*** PROVIDED RECORDS ***

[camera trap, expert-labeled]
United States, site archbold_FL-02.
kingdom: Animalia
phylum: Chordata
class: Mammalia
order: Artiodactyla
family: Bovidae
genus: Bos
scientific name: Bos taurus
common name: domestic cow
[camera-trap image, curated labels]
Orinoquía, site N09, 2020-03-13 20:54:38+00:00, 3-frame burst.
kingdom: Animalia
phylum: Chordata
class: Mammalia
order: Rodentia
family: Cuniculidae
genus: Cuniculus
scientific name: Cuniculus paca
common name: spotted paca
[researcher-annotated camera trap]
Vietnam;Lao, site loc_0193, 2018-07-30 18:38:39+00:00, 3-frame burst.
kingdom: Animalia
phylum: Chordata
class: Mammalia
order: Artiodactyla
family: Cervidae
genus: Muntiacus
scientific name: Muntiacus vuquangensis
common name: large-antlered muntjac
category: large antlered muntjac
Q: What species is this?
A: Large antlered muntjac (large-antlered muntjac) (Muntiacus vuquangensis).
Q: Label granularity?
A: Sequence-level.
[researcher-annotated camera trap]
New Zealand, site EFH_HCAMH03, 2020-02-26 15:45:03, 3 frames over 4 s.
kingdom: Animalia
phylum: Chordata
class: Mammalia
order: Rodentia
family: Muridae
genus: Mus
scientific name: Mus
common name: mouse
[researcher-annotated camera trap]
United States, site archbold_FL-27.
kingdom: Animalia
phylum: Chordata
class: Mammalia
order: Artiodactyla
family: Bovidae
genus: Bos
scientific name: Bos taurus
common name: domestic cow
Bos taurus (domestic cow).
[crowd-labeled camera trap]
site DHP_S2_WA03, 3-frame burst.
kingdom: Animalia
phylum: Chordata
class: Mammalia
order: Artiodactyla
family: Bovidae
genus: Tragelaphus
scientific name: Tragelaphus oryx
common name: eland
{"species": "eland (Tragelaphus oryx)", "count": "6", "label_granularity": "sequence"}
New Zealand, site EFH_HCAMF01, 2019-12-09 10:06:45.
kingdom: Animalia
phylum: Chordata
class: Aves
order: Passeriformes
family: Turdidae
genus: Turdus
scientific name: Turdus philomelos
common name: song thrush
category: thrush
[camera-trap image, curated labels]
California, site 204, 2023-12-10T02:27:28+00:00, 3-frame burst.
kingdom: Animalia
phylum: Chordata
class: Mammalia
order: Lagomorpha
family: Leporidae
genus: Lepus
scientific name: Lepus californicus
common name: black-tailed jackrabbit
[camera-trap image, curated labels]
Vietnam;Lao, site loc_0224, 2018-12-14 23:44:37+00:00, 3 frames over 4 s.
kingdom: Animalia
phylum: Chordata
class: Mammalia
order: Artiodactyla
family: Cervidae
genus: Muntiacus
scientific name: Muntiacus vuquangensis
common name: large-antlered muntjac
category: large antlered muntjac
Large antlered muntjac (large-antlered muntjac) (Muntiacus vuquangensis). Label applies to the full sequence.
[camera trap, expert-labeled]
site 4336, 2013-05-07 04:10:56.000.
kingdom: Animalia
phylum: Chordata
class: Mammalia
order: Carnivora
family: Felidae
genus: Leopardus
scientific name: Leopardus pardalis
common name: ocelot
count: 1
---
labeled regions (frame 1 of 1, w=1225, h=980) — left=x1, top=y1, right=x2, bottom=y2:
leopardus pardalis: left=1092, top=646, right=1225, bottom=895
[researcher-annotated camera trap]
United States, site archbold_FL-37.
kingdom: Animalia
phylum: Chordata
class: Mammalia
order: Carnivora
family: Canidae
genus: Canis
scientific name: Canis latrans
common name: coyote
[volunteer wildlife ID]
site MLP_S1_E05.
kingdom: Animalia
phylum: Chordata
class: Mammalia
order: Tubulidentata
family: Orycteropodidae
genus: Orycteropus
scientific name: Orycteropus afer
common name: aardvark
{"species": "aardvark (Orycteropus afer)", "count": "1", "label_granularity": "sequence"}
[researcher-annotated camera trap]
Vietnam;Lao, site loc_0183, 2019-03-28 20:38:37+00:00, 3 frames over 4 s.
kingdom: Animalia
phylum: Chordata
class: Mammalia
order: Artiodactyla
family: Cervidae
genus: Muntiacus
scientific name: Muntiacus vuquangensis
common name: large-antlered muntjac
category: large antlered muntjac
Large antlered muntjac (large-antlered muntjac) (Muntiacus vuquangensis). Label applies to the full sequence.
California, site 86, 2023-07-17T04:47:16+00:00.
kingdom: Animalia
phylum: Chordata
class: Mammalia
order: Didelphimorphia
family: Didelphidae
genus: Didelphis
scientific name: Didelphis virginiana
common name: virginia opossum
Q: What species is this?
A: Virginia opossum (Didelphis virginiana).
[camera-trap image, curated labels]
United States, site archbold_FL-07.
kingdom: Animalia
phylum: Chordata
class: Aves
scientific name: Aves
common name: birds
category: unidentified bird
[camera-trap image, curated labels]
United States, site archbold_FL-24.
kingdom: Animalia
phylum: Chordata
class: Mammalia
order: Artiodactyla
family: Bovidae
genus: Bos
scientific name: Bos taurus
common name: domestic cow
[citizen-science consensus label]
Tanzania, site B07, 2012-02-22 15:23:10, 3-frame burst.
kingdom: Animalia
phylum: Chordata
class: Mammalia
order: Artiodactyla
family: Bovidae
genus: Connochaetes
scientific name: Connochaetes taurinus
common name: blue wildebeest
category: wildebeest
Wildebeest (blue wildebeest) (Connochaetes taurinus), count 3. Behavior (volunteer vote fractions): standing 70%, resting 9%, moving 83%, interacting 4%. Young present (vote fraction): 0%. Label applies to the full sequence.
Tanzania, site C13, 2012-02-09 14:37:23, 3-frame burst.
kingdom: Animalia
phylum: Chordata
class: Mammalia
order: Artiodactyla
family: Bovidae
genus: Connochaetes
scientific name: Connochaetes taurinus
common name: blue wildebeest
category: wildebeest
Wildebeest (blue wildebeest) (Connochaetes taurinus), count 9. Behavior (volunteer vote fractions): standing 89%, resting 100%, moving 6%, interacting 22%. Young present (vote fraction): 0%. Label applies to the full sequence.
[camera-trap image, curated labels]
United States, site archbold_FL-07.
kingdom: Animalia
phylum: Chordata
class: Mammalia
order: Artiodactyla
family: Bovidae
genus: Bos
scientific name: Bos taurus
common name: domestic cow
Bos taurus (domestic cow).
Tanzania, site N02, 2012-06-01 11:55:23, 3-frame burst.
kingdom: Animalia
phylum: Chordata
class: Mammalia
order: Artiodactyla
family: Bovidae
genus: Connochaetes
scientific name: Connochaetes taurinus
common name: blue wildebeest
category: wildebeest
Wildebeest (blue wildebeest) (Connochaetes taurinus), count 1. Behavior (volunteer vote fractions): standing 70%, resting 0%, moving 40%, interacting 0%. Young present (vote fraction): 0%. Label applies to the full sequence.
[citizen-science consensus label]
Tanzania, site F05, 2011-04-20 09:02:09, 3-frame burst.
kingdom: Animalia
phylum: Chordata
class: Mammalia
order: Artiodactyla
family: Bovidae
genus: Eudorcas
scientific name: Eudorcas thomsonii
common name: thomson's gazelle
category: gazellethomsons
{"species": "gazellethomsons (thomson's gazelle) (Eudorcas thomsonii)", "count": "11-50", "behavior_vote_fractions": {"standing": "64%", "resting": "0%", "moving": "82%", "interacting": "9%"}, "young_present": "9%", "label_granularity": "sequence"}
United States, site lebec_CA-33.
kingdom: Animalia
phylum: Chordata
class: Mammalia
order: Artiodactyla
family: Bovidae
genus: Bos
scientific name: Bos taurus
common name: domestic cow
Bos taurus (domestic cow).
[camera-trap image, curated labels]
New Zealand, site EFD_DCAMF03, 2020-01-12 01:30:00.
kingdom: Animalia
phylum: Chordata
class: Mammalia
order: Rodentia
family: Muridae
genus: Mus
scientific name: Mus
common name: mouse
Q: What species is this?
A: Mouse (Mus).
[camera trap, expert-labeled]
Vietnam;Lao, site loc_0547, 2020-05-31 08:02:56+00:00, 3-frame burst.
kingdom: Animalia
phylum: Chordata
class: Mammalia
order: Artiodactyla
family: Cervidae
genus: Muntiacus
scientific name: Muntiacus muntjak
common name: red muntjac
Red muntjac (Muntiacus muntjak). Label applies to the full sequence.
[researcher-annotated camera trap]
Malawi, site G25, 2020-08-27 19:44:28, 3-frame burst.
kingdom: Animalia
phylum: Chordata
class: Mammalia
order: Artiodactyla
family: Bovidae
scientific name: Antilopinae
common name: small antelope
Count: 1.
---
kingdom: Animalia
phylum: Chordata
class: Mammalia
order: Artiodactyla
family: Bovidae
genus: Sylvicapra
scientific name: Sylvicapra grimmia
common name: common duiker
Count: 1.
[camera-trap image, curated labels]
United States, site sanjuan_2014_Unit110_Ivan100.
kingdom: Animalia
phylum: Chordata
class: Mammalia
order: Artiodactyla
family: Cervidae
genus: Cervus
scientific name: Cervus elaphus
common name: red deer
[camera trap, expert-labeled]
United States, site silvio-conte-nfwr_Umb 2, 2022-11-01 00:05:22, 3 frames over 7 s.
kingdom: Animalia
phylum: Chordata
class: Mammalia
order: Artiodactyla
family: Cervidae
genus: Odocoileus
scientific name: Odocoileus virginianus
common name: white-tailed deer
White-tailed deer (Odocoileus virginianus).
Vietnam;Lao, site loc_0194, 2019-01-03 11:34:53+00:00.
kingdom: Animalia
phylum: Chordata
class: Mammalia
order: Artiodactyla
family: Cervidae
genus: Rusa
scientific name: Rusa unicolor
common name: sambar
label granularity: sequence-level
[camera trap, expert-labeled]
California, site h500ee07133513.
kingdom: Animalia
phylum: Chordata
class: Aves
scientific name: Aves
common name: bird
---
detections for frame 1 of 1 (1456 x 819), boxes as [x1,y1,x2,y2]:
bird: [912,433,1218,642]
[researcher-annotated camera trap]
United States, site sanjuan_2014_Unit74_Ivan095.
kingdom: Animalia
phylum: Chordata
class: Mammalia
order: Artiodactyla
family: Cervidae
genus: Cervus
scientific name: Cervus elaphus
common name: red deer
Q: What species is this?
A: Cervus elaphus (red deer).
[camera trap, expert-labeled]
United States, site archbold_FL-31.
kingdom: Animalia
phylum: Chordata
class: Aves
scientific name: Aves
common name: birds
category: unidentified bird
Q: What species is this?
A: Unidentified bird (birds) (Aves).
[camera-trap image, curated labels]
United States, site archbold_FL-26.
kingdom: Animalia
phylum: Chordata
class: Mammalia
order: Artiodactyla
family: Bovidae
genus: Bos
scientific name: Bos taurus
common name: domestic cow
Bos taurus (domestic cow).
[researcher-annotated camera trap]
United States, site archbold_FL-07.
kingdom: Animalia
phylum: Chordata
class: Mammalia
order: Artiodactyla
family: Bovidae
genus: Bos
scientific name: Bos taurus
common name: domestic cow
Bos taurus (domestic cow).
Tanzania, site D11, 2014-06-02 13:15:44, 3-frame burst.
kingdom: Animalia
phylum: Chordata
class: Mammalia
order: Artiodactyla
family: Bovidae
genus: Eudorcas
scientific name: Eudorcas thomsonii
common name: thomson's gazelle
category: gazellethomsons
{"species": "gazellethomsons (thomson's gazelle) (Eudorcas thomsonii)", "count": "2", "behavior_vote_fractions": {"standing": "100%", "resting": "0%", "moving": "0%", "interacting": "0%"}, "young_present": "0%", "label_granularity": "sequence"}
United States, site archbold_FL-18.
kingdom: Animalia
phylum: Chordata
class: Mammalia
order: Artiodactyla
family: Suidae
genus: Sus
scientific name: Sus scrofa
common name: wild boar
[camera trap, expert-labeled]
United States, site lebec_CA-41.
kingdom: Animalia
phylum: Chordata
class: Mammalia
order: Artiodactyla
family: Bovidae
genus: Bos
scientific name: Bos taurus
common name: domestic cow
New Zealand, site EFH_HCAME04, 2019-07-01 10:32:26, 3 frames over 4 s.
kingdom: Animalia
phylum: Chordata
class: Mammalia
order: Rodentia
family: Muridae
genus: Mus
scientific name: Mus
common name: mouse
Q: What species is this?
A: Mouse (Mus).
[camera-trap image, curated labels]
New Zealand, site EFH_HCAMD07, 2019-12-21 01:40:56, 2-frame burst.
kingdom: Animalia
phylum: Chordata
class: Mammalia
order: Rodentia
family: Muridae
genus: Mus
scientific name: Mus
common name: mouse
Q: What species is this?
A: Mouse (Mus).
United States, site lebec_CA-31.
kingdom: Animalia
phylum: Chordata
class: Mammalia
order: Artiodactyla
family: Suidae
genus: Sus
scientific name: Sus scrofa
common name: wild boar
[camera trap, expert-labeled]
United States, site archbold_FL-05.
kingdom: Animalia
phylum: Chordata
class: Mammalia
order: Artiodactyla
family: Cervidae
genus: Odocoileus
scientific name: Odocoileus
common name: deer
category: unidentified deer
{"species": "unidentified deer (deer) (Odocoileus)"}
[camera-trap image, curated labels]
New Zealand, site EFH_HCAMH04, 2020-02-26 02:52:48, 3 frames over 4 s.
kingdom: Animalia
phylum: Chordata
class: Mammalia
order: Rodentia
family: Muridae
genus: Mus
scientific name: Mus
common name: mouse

*** End of PROVIDED RECORDS ***

■ **AIM OF THE EXERCISE**:
Only lines that include "Orycteropus" belong in the answer; return them from the entries above.

■ **ANSWER TO THE EXERCISE**:
genus: Orycteropus
scientific name: Orycteropus afer
{"species": "aardvark (Orycteropus afer)", "count": "1", "label_granularity": "sequence"}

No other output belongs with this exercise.